Desta viagem, assisti, pela primeira vez, a uma missa dita em português, porque normalmente acontece em Tétum. Foi, indubitavelmente, uma das experiências mais ricas que tive ao longo de 15 anos de Timor-Leste, e realmente foram muitas, sobretudo as que envolveram contacto com pessoas de muitos sucos ou aldeias timorenses.

A identidade de Timor-Leste tem um fundo cristão bastante sólido, mais sólido ainda com a luta que levou à recuperação da independência, no célebre referendo de 30 de agosto de 1999.

Não há, assim, evento público que não comece com o hino (em português) e com uma oração. O resto é a fé, a misticidade, a devoção de um povo a uma causa política e a um sentir religioso perante os quais o “malai” (o estrangeiro) não deixa de ficar surpreendido.

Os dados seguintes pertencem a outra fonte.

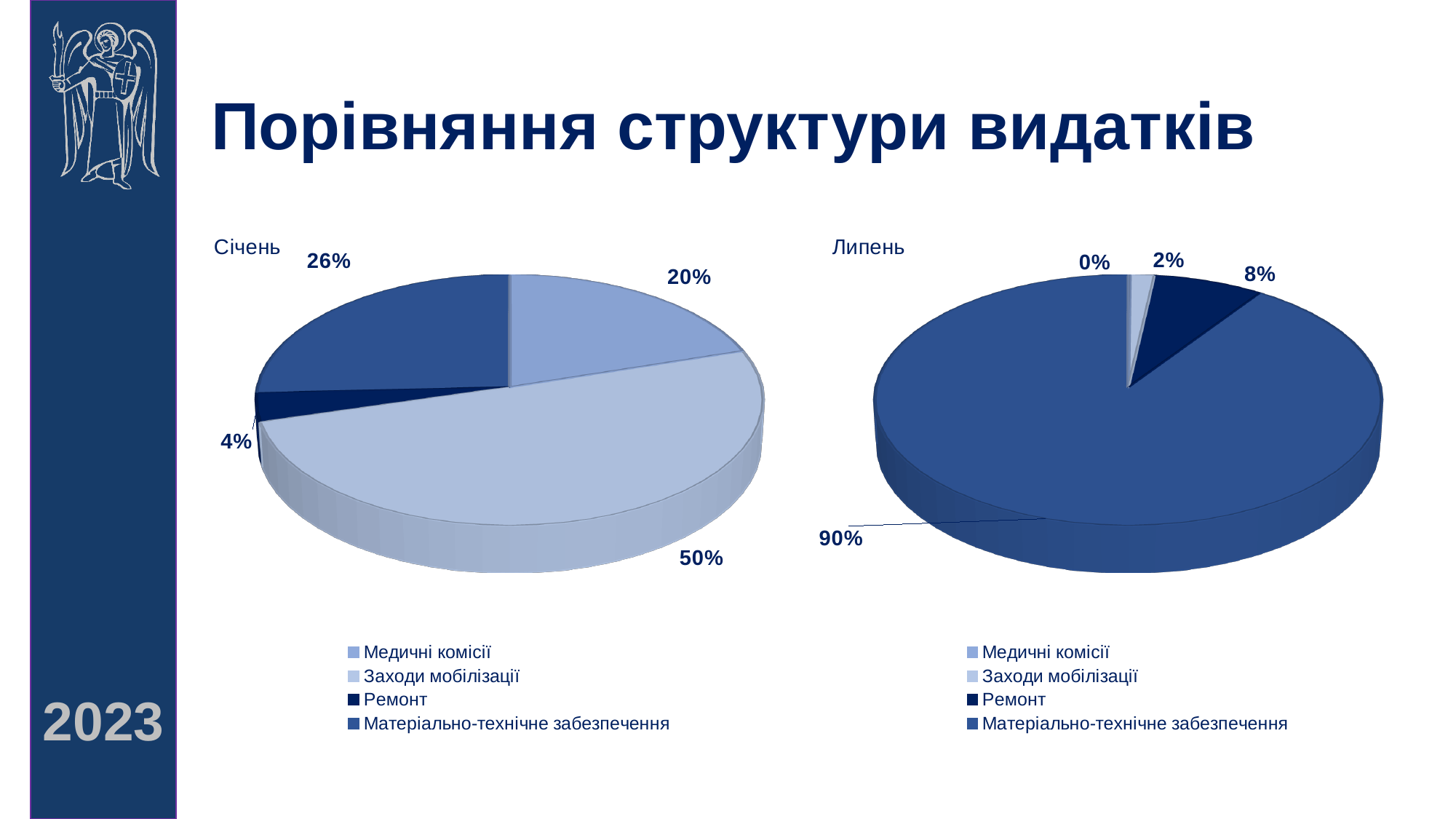
In the Січень pie chart, which category has the largest share? Заходи мобілізації In the Липень pie chart, what share is Матеріально-технічне забезпечення? 90% In the Січень pie chart, what share is Заходи мобілізації? 50% In the Липень pie chart, which category has the smallest share? Медичні комісії In the Липень pie chart, what share is Ремонт? 8% In the Січень pie chart, what share is Ремонт? 4% In the Січень pie chart, what share is Матеріально-технічне забезпечення? 26% How many categories does the legend of the Січень chart list? 4 In the Січень pie chart, what is the difference between the shares of Заходи мобілізації and Медичні комісії? 30% What type of chart is used for Липень? Pie chart In the Липень pie chart, what share is Медичні комісії? 0% In the Липень pie chart, which is larger: Ремонт or Заходи мобілізації? Ремонт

E quem mais se deixou seduzir por Timor-Leste foi, sem dúvida, Ruy Cinatti, antropólogo e poeta que, tendo morrido bem longe, entregou por completo a sua alma ao povo de Timor-Leste, num pacto de sangue, em que este é extraído e bebido como néctar eterno que entrelaça presentes e antepassados.

Se não fiz como Ruy Cinatti um efetivo pacto de sangue, com todo o cerimonial de um suco, captei ao longo das maravilhosas viagens realizadas a Timor-Leste a leveza de um sentir que não se define por palavras ou gestos, mas tão-só pela espiritualidade familiar que totalmente nos absorve.